Text:
• • • •

Meine These bezieht sich genau darauf:
Identitätsarbeit hat als Bedingung und als Ziel die Schaffung von Lebenskohärenz. In früheren gesellschaftlichen Epochen war die Bereitschaft zur Übernahme vorgefertigter Identitätspakete das zentrale Kriterium für Lebensbewältigung. Heute kommt es auf die individuelle Passungs- und Identitätsarbeit an, also auf die Fähigkeit zur
Selbstorganisation, zum "Selbsttätigwerden" oder zur „Selbsteinbettung“. Kinder und Jugendliche brauchen in ihrer Lebenswelt „Freiräume“, um sich selbst zu entwerfen und gestaltend auf ihren Alltag einwirken zu können. Das Gelingen dieser Identitätsarbeit bemisst sich für das Subjekt von Innen an dem Kriterium der Authentizität und von Außen am Kriterium der Anerkennung."
(aus deinem Link!)
Das wiederspricht sich doch aber nicht mit dem, was ich denke oder geschrieben habe. Oder ich habe mich wirklich zu verquer ausgedrückt. Genau auf die "Übernahme vorgefertigter Identitätspakete" (also Religion, Nation, Klasse, Ethnie usw.) bezieht sich meine ganze Kritik. Mehr habe ich nicht zu kritisieren.
Keupp spricht von einer These, wie sich Identitätsbildung/-entwicklung in der modernen Welt vollziehen könnte, er erhebt jedoch keinen Anspruch darauf, dass diese These ein Konzept für die Identitätsbildung/-entwicklung darstellt. Er sagt auch nirgendwo, dass Identität jenseits (ohne) Zugehörigkeit zu einer Gemeinschaft möglich wäre/existieren könnte. Im Gegenteil auch Keupp betont die Zweidimensionalität von Identität - nämlich deren innere und äußere Dimension.
Und damit sagt er an keiner Stelle etwas anderes, als ich mit meinen eigenen Worten dargelegt habe!

• • • •

Zu erledigen:
• 1. Nenne alle Beispiele für „vorgefertigte Identitätspakete“, die der Text über Identitätsarbeit in Klammern aufzählt.
• 2. Zeige jede Zeile der Liste, in der das Wort „shrub“ vorkommt.

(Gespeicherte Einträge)
• • • •

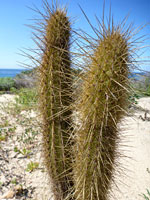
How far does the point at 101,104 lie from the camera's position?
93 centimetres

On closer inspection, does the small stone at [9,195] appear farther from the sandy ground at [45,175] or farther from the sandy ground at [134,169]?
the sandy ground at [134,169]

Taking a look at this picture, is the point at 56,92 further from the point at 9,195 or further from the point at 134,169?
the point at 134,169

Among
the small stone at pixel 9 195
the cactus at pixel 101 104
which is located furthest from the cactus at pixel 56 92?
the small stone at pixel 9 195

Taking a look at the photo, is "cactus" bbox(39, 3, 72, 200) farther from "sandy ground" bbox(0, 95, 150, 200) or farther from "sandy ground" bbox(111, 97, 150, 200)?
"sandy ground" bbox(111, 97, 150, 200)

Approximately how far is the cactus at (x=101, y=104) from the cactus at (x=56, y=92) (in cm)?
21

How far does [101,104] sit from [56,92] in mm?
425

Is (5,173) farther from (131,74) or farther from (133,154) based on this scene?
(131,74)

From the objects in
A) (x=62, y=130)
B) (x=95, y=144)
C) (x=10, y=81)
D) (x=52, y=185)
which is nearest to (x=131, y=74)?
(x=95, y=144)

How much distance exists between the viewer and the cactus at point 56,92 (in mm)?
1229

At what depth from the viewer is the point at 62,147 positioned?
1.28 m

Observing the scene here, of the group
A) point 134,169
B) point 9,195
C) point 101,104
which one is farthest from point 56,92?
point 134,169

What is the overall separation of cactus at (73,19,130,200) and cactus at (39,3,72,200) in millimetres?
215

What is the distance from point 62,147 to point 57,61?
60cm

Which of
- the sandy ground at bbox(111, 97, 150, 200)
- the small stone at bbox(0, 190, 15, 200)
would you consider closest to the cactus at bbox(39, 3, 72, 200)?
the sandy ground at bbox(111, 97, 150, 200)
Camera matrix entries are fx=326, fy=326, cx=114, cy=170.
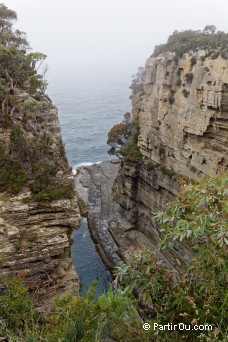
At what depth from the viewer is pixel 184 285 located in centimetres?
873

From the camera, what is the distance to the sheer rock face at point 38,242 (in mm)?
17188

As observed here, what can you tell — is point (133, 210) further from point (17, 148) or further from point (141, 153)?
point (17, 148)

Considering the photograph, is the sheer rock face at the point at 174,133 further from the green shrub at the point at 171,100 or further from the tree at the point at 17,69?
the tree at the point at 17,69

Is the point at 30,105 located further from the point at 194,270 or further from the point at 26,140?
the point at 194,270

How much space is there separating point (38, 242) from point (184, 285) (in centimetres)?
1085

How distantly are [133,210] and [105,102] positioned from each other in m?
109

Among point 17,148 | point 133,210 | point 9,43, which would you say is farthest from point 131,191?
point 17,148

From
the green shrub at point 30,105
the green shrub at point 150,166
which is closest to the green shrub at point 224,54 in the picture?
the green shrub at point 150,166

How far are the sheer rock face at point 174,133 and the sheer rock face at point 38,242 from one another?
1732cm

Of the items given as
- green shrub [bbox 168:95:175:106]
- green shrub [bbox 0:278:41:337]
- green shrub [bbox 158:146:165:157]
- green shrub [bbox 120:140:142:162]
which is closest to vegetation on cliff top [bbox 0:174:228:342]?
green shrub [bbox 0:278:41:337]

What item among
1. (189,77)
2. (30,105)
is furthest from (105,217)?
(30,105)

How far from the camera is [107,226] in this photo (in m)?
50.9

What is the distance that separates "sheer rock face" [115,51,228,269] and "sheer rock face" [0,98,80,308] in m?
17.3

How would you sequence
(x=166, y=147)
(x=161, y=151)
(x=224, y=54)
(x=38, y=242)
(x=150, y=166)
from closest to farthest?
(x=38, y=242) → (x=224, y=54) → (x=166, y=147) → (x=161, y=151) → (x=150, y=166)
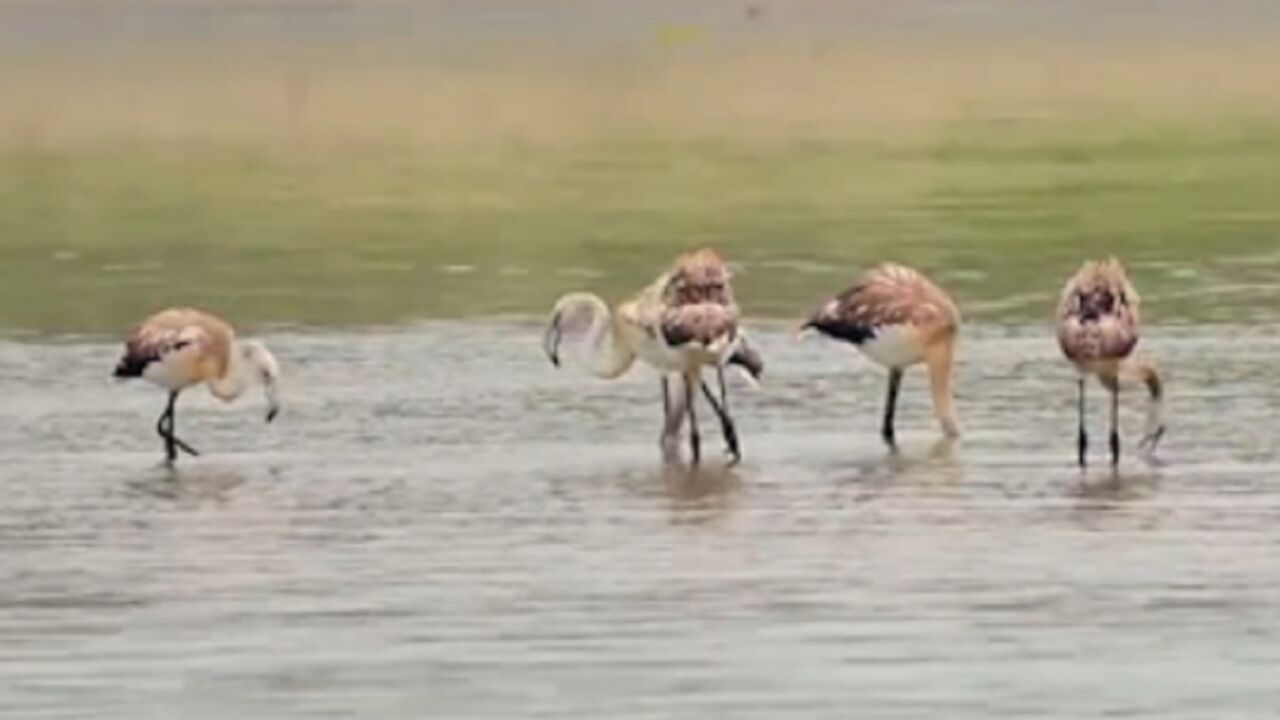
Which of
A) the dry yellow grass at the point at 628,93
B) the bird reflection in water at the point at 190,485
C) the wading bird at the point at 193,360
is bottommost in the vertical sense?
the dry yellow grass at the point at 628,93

• • • •

Ergebnisse der Aufgaben:
• 1. Religion, Nation, Klasse, Ethnie

• 2.
Considering the photograph, is the sheer rock face at the point at 174,133 further from the green shrub at the point at 171,100 or further from the tree at the point at 17,69?
the green shrub at point 30,105
the green shrub at point 150,166
which is closest to the green shrub at point 224,54 in the picture?
the green shrub at point 150,166
- green shrub [bbox 168:95:175:106]
- green shrub [bbox 0:278:41:337]
- green shrub [bbox 158:146:165:157]
- green shrub [bbox 120:140:142:162]
green shrub [bbox 0:278:41:337]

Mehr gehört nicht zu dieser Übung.